Radio-Canada a reçu 90 plaintes au sujet du reportage sur Gilbert Sicotte

Le reportage de Radio-Canada a créé une certaine controverse, plusieurs voix du public et des médias se questionnant sur l’intérêt de la diffusion et sur l’équilibre du topo.
Photo: David Afriat Le Devoir Le reportage de Radio-Canada a créé une certaine controverse, plusieurs voix du public et des médias se questionnant sur l’intérêt de la diffusion et sur l’équilibre du topo.

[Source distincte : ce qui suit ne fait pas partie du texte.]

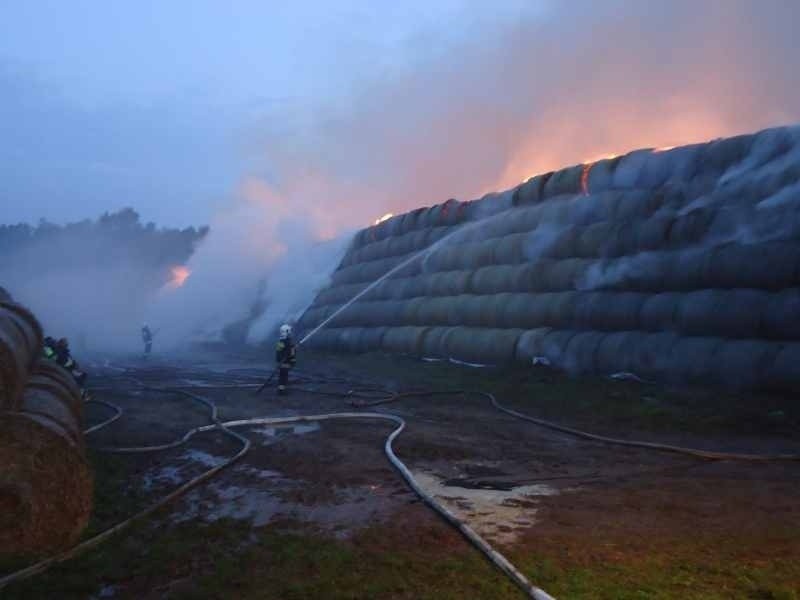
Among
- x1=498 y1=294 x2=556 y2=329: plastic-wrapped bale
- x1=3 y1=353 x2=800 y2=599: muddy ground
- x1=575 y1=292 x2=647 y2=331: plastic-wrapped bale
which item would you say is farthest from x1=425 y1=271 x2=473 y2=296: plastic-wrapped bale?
x1=3 y1=353 x2=800 y2=599: muddy ground

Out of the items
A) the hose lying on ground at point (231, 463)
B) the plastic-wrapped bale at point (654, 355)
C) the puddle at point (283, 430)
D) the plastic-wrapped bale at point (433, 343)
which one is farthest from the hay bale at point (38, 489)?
the plastic-wrapped bale at point (433, 343)

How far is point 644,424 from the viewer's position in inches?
420

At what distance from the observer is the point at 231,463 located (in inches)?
318

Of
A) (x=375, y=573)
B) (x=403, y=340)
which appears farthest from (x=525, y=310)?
(x=375, y=573)

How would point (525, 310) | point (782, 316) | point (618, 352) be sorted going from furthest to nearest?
1. point (525, 310)
2. point (618, 352)
3. point (782, 316)

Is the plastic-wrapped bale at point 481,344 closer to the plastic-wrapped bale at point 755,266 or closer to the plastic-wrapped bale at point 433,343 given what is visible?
the plastic-wrapped bale at point 433,343

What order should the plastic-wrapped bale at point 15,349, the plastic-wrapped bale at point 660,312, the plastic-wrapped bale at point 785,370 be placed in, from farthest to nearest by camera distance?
the plastic-wrapped bale at point 660,312 < the plastic-wrapped bale at point 785,370 < the plastic-wrapped bale at point 15,349

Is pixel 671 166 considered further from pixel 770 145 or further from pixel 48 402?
pixel 48 402

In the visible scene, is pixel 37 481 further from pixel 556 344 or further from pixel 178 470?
pixel 556 344

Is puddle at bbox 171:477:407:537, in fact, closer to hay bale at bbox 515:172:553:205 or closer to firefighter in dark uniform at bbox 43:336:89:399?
firefighter in dark uniform at bbox 43:336:89:399

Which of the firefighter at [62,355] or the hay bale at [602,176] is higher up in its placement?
the hay bale at [602,176]

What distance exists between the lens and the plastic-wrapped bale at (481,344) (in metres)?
17.2

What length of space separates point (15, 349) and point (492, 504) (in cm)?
454

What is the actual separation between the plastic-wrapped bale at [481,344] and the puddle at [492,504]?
393 inches
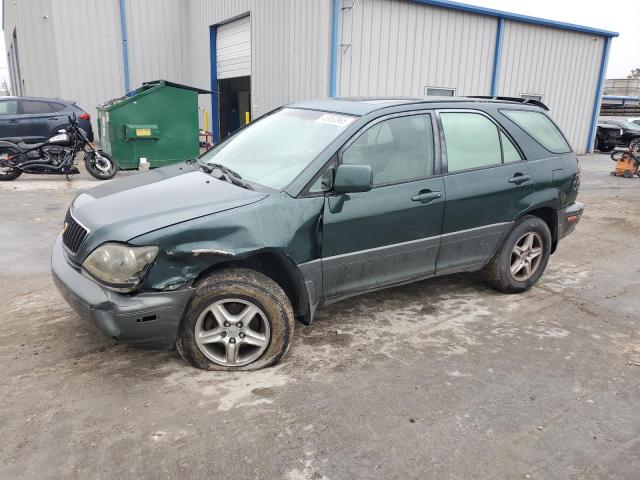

Le reportage de Radio-Canada sur les allégations de harcèlement psychologique de la part de Gilbert Sicotte dans le cadre de ses cours au Conservatoire d’art dramatique de Montréal a suscité quelque 90 plaintes à l’ombudsman du diffuseur public. Un nombre qui s’avère substantiel, a confirmé l’institution.

« Depuis que je suis en poste il y a un an et demi, c’est le plus grand nombre de plaintes reçues pour un seul reportage », a affirmé au Devoir l’ombudsman de Radio-Canada, Guy Gendron, se refusant à davantage de commentaires sur la question.

Dans son rapport 2016-2017, l’ombudsman rapporte que le sujet qui a suscité le plus de plaintes, soit un total de 110, est en fait une capsule Web de la zone jeunesse de Radio-Canada.ca, intitulée L’islam expliqué aux enfants.

Le reportage de Louis-Philippe Ouimet sur Gilbert Sicotte, diffusé le 15 novembre, faisait témoigner d’anciens étudiants de M. Sicotte, qui a été professeur au Conservatoire pendant près de 30 ans. Le vétéran comédien aurait lancé des cris et des insultes à des étudiants. Une vingtaine d’entre eux ont témoigné.

Gilbert Sicotte, qui a été suspendu par le Conservatoire, se défendait en fin de reportage devant le journaliste de Radio-Canada.

Le reportage a créé une certaine controverse, plusieurs voix du public et des médias se questionnant sur l’intérêt de la diffusion et sur l’équilibre du topo.

Le directeur général de l’information de Radio-Canada a publié le 16 novembre un « Mot de l’info » justifiant la décision de mettre en ondes le reportage.

« La question centrale était de déterminer s’il était d’intérêt public de diffuser ces informations. Nous le croyons, écrivait M. Cormier. L’intérêt public est d’autant plus pertinent que le Conservatoire est une institution publique subventionnée par le gouvernement. »

Le bureau de l’ombudsman est la porte d’entrée des doléances du public. Il les réachemine en premier lieu au département concerné par la plainte. Dans le cas du reportage sur Gilbert Sicotte, c’est la direction de l’information qui devra répondre aux plaignants dans les 20 jours ouvrables.

Si la réponse ne satisfait pas un auditeur mécontent, il pourra alors se tourner vers l’ombudsman.